Dans cette situation d’inachevé, le site à travers cette page se soumet à la temporalité du mouvement, pas seulement parce que la visite guidée contient des images et une parole qui défilent, mais aussi dans son abandon ultérieur.
La visite guidée noue aussi des liens à la conversation permanente sur twitter, qui si elle a beau être écrite, défile comme une conversation orale avec ses continuités et ses ruptures. Le caractère d’archive permet autant le retour que l’oubli, ou le hasard de la (re)trouvaille, ce qu’on appelle par ailleurs la sérendipité, où l’on trouve ce qu’on n’a pas cherché. Est ouvert par là un espace énorme dans lequel nous avons tendance à nous perdre sans être conscients des fils qui nous conduisent d’un lien à l’autre, des moteurs qui nous pistent pour nous soumettre d’autres liens dans l’espoir de nous guider vers les espaces ciblés par les programmateurs.
Notes
[1] Bernard. Noël, L’Espace du poème, POL, 1998, p. 69-72. Et aussi : « L’espace que je cherche à rendre sensible est le contraire [des formes fixes] : il appelle la construction au lieu de n’avoir d’existence qu’à partir d’elle – il l’appelle puis s’y abolit. […]. Les formes fixes – et tel est leur aspect le plus notable – s’imposaient à l’œuvre de l’extérieur, tout comme la religion imposait de l’extérieur ses règles à l’intériorité ; bien au contraire, les formes spatiales dont j’évoque l’effet sont internes : elles structurent par orientation, par aimantation et non par contrainte » (p. 160-161).

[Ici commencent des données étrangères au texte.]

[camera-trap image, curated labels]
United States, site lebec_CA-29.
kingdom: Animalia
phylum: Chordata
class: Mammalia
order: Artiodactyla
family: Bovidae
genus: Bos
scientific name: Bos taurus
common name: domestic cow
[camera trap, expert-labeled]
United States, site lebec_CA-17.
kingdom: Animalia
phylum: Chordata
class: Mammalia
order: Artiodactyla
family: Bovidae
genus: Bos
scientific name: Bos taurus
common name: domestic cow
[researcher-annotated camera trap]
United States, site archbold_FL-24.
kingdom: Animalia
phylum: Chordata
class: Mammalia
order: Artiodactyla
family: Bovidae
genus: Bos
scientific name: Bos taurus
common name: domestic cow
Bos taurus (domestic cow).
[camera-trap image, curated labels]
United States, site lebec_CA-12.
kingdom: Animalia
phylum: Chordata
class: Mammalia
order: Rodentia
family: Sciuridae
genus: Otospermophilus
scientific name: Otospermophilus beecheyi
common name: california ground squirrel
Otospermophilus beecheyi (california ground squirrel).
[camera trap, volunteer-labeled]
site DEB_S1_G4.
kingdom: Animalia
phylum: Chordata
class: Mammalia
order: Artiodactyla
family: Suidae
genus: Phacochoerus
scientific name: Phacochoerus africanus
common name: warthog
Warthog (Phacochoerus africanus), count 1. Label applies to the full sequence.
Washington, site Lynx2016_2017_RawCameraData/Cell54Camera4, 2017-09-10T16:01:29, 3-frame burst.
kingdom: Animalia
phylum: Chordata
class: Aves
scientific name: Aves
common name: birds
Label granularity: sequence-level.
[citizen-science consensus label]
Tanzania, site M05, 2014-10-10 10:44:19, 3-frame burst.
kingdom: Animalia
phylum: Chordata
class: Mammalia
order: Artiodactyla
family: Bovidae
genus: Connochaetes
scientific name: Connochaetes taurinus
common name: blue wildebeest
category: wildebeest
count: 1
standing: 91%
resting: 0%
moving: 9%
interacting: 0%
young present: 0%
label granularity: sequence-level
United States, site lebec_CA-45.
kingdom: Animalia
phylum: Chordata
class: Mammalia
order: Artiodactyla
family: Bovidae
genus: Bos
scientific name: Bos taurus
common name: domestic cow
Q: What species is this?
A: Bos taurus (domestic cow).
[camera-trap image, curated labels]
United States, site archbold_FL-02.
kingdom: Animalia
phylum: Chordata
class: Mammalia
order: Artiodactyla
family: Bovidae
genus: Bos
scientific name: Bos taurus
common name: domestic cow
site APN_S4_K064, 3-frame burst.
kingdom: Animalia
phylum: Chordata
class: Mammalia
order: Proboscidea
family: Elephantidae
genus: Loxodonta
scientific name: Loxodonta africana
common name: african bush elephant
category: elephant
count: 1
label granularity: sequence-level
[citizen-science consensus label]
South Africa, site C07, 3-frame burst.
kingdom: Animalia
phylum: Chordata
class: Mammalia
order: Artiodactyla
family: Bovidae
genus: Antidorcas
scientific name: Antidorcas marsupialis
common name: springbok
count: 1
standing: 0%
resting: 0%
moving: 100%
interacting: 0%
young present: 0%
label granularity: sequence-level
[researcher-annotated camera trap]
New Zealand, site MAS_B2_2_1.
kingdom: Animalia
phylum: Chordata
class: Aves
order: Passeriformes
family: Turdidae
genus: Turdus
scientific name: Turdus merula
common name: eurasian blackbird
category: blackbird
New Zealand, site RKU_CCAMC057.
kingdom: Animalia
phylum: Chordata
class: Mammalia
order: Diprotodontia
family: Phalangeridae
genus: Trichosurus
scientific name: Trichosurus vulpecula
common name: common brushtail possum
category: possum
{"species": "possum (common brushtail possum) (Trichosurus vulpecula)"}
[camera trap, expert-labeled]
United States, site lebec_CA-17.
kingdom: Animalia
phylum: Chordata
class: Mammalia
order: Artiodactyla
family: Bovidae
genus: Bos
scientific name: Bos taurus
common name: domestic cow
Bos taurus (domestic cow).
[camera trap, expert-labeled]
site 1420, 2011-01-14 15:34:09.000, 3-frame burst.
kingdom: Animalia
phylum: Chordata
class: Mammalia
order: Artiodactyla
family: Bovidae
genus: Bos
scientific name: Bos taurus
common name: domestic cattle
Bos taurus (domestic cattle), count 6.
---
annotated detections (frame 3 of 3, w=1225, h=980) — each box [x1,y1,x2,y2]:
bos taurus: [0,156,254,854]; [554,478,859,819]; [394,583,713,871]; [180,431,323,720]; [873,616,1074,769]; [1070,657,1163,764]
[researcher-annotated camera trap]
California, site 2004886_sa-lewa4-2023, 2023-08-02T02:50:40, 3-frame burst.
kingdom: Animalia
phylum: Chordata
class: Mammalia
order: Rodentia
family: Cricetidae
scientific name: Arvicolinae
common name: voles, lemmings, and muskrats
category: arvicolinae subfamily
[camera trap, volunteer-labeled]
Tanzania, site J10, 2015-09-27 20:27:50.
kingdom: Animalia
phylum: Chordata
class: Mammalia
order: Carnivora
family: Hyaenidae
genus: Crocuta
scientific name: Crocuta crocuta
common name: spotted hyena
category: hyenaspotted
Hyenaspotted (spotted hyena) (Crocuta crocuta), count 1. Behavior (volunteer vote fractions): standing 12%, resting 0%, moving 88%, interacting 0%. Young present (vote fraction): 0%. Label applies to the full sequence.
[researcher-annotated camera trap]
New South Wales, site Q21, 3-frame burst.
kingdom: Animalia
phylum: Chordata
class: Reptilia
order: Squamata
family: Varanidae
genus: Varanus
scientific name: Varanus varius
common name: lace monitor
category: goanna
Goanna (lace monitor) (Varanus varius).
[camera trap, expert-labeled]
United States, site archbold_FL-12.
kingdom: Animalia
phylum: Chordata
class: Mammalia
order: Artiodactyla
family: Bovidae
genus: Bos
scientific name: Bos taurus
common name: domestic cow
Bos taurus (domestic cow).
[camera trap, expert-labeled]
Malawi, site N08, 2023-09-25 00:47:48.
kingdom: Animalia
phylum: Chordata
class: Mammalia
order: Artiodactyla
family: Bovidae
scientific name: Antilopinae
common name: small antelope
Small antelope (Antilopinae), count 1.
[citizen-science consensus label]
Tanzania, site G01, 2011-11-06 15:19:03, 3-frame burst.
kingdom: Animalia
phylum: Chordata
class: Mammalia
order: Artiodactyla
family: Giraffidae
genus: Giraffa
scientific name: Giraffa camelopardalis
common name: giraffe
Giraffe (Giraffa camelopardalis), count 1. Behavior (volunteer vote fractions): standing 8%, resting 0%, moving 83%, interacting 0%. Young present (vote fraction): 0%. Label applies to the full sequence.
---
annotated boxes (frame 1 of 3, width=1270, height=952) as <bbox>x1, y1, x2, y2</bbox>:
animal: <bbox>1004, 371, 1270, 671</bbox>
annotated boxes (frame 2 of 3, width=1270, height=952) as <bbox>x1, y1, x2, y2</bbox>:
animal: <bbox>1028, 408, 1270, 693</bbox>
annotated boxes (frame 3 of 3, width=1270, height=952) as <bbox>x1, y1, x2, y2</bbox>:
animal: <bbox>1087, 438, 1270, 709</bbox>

[2] A. Maïsetti, « Sites et espaces littéraires », repris dans Sites et écritures, publie.net, 2011 : « […] le site n’est plus localisé dans l’espace de tel ou tel carnet, ni livré à l’auteur seul – il est à la fois dé-matérialisé dans l’espace du web, et re-configuré sur chaque écran : c’est parce que cet espace n’est de nulle part, qu’il peut se porter partout. Aujourd’hui, avec la multiplication des supports (smartphones, tablettes, ordinateurs de toutes tailles), beaucoup de ces sites intègrent des moyens pour moduler cet espace en fonction des supports : embarquer telle ou telle police selon les appareils, changer les dispositions, etc. L’espace n’existe plus nativement, ou d’origine. Il n’est pas l’origine en amont du texte, mais sa configuration progressive selon ses supports. »
[3] François Bon, « Digression | ce que serait le site d’une seule histoire », en ligne ici. Consulté le 5 juin 2015.
[4] François Bon, entretien Th. Hesse, 2003, p. 4.
[5] Maurice Blanchot, L’ espace littéraire, Paris, Gallimard, 1955/2009, p. 300.
[6] François Bon, Après le livre, Paris, Seuil, 2011, p. 10. Ou encore, comme l’écrivent R. Audet et S. Brousseau : « œuvre -archive profondément mosaïquée » (2011, p. 12).
[7] Anne Herschberg-Pierrot, Le style en mouvement: littérature et art, Paris, Belin, 2005.
[8] Roland Barthes, La préparation du roman. I et II, Notes de cours et de séminaires au Collège de France, 1978-1979 et 1979-1980, Paris, Seuil / IMEC, 2003, p. 246-253.
[9] François Bon, « Coupures, transitions, ouvertures (notes pour Shenzhen, màj 06) », en ligne ici. Consulté le 4 juin 2015.
[10] Il arrive que ces tentatives restent assez longtemps disponibles, puis disparaissent du jour au lendemain parce que pour une raison ou une autre l’auteur s’est rappelé de son existence. L’article 3635 ne répond plus. Consulté le 7 juin 2015. Mais dans une intuition que cet article a été condamné à disparaître, j’ai récupéré la vidéo en question.
[11] Daniel Bourrion, Jean-Christophe Diedrich et Olivier Toussaint, « La croisée des routes », en ligne ici. Consulté le 7 juin 2015.
[12] Bernard Noël, L’espace du poème : entretiens avec Dominique Sampiero, Paris, P.O.L, 1998, repris dans La Place de l’autre, Œuvres III, P.O.L 2013, p. 726.